“Il Figlio Mio” (1929)
The Victorian adage of children should be seen and not heard embodies the traditional educational system. Teachers serve as the sage on the stage, pupils empty vessels needing filling. The paradigm shift came about through a twentieth century miracle worker whose name, if not her biography, spread throughout the world.
Ironically, the foremost authority on pedagogy was from a milieu that did not prioritize female education. Maria Montessori was born in Chiaravalle, Italy, in 1870. Her mother, Renilde, instilled a sense of compassion when she encouraged her to take up knitting to aid the poor. Bored at school, intellectual stimulation arrived when the family moved to the cultural mecca of Rome. Although her parents wanted her to be a teacher, she set her sights on a medical career though he University of Rome believed medicine was the provenance of men. The assistance of Pope Leo XIII brought admittance yet the professors did not permit her to perform dissections alongside her male colleagues. In 1896, Dr. Montessori became the first Italian woman to earn a diploma as a physician.

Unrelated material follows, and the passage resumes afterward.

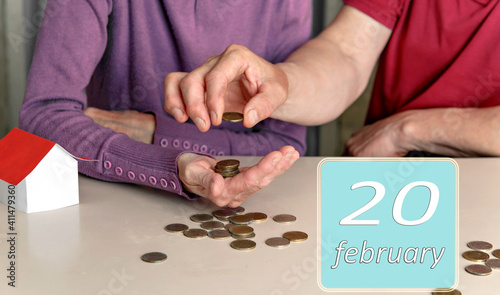 February 20, 20th day of month. Reminder to plan family budget together for woman and man. Winter month .Day of the year concept.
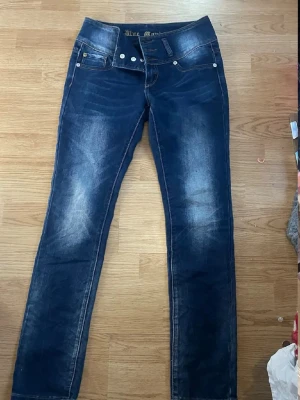 Blå skinny jeans från Blue Monkey - Snygga blå skinny jeans från Blue Monkey med slitningar och ljusare partier på låren och knäna. Klassisk femficksmodell med silverfärgade nitar och dubbla knappar i midjan. Perfekta för en trendig och avslappnad stil.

After graduation, Maria joined a research program at the Psychiatric Clinic of the University of Rome, working with mentally ill children where she became convinced that helping her patients was as much a matter of education as of medical treatment. In 1906, the Italian government put Montessori in charge of a state supported program that had sixty students from Rome’s slums. Her unique approach was to forego desks for tables and chairs; she eschewed conventional classrooms where “children, like butterflies mounted on pins, are fastened each to his place.” Realizing her niche was as an educator more than as a physician, in 1929 Maria established the first Montessori School-the Casa dei Bambini; sister establishments soon spread throughout the world.
Maria fell in love with her colleague, Dr. Giuseppe Montesano that resulted in the 1898 birth of Mario, her only child. As an unwed mother in Catholic Italy would have been a disgrace, the parents entrusted their son to a farming family in the countryside. In 1912, with the passing of her mother, Maria brought the teenaged Mario back to Rome; although she did not acknowledge him as her child they developed a powerful connection.
At the invitation of the Spanish government to implement her pedagogy, Maria and Mario moved to Barcelona where they lived until the rise of Franco’s dictatorship. At the same time, Nazi Germany closed all Montessori school and the books she had authored on her methodology ended up in a Goebbels’ bonfire. Her refusal to work with Mussolini with his fascist youth movement likewise ended the closure of all facilities that bore her name. Through Ada Pierson, Mario’s second wife, Maria, her son, and four grandchildren settled in Amsterdam.
In 1939, Maria and Mario travelled to India for a three-month tour to share the Montessori Method. However, with the outbreak of World War II, as Italian citizens, the British who controlled India arrested Mario as an enemy combatant and placed Maria under house arrest. In 1946, they returned to the Netherlands, the country where she lived for the remainder of her life-a life where she had met the famous and infamous: Mussolini, Queen Victoria, and Gandhi, and had been the recipient of three Nobel Prize nominations. Although known for her achievements, one of her greatest breakthrough was just before her 1952 death, she publically acknowledged Mario. In her will, she identified him as, “Il figlio mio”-my son.